Show every line of the material that contains the word "camera", copying each line in full.
─── PROVIDED MATERIAL ───
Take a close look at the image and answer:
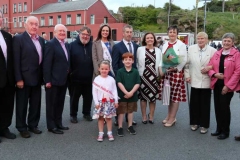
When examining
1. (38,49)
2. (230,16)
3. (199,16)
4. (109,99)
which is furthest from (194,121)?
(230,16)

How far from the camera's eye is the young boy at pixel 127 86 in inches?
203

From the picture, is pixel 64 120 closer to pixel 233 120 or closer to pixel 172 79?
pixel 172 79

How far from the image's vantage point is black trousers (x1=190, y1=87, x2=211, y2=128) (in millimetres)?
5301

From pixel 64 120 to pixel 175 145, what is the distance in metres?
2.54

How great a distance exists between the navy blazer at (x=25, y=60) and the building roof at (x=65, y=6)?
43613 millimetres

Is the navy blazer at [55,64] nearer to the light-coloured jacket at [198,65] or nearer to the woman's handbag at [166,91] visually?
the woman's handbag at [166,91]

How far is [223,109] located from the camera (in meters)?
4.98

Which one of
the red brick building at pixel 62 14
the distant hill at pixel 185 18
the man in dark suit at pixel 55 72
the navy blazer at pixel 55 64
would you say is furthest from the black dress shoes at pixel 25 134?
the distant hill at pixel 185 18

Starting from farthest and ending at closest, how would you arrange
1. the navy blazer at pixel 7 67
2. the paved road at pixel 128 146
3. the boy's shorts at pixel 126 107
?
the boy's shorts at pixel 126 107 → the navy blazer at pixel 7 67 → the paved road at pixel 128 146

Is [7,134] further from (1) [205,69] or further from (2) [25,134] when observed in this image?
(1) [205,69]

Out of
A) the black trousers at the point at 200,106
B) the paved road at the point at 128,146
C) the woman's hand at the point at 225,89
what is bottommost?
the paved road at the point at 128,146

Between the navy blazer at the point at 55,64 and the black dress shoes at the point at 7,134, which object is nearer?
───
─── PROVIDED MATERIAL ───
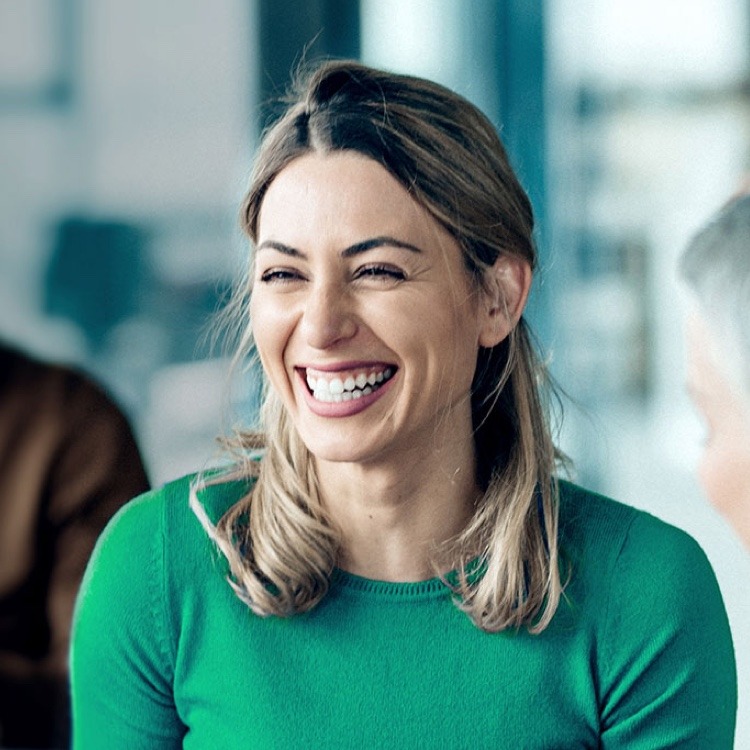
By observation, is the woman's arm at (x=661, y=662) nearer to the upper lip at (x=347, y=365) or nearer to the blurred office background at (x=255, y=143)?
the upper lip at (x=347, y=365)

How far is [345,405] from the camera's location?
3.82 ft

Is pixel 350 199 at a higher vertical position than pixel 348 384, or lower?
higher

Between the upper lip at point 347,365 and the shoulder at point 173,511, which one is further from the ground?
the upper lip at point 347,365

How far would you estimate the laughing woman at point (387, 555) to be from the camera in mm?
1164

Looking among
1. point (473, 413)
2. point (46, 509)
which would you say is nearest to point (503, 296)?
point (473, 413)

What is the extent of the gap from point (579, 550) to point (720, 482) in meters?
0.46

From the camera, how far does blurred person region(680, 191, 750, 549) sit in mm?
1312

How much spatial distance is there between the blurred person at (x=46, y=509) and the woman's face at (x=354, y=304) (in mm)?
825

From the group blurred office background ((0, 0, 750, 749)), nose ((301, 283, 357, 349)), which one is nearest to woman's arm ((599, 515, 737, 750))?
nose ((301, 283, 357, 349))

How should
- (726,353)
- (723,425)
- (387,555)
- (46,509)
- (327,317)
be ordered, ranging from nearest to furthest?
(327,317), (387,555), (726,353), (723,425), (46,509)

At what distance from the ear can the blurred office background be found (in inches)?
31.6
───
─── PROVIDED MATERIAL ───
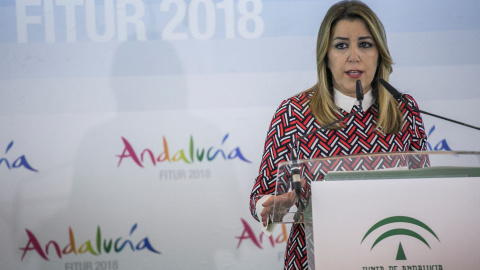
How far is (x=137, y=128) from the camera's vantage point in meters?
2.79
───
### WRITTEN REPLY
How far from the camera's eye is the young boy at pixel 127 86 in inches?
How far is [223,109] located from the camera (in meters)?
How far is [345,405] from the camera's location?
How far would you estimate the laughing woman at point (387, 555) to be from the camera in mm?
From the camera, how far does blurred person region(680, 191, 750, 549) sit in mm?
How far is (x=137, y=128) from the camera's vantage point in meters?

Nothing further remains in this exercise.